僕はこの名前が嫌いだった。だってブラウンでベーカーで実家はパン屋、何の変哲もない、苗字を名乗り始めた最初期の人々が適当につけたようなフルネームが僕は大嫌いだった。

何不自由しない程度には稼ぐことができ、ひと財産築き上げた親父は子供たちにパン作りを仕込んで店を託し、悠々自適に遊んで暮らすつもりだったのだろう。

だから物心つき始めたころから二人して親父からパン作りを仕込まれた。

当然、俺も姉さんも必死になって修行をした。朝早くから起きて生地をこねて窯に火を入れパンを焼く・・・そんな幼少時代だった。

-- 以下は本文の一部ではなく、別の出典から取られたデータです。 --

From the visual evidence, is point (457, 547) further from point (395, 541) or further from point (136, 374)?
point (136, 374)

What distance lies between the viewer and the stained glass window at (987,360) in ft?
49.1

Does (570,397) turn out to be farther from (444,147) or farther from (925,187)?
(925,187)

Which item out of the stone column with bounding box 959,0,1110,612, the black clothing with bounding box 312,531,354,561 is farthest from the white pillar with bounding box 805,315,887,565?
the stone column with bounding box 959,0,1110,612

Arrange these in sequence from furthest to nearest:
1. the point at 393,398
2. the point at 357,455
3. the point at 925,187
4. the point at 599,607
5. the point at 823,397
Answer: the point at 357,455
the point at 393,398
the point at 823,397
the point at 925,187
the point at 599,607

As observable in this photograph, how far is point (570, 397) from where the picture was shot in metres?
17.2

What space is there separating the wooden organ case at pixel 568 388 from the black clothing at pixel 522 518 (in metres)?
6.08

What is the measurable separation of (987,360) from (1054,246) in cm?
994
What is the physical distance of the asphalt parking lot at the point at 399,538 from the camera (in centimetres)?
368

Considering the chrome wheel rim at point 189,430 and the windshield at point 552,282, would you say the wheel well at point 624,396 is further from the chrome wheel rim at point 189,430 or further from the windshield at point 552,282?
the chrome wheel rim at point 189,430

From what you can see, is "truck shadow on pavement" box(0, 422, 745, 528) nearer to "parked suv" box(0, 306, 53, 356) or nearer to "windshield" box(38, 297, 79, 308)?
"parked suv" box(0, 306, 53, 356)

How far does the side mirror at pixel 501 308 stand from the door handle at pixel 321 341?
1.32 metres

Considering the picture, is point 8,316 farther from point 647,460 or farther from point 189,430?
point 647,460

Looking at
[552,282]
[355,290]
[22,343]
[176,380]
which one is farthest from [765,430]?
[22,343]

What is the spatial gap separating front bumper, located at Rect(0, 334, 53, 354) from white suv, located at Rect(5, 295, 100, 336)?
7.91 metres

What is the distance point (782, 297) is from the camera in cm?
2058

しかしパン作りの才能は姉にほとんどを持っていかれたのか、姉さんのパンは柔らかくてふわふわ・・・俺の焼くパンとは大違いだった。売れ行きは何よりも正直で、店先に並ぶ姉さんのパンは午後を待たずに売り切れて、俺の焼くパンは二束三文の袋詰め行きがザラだった。当然ながら大人になるまで俺の心は劣等感に苛まれ続けることになる。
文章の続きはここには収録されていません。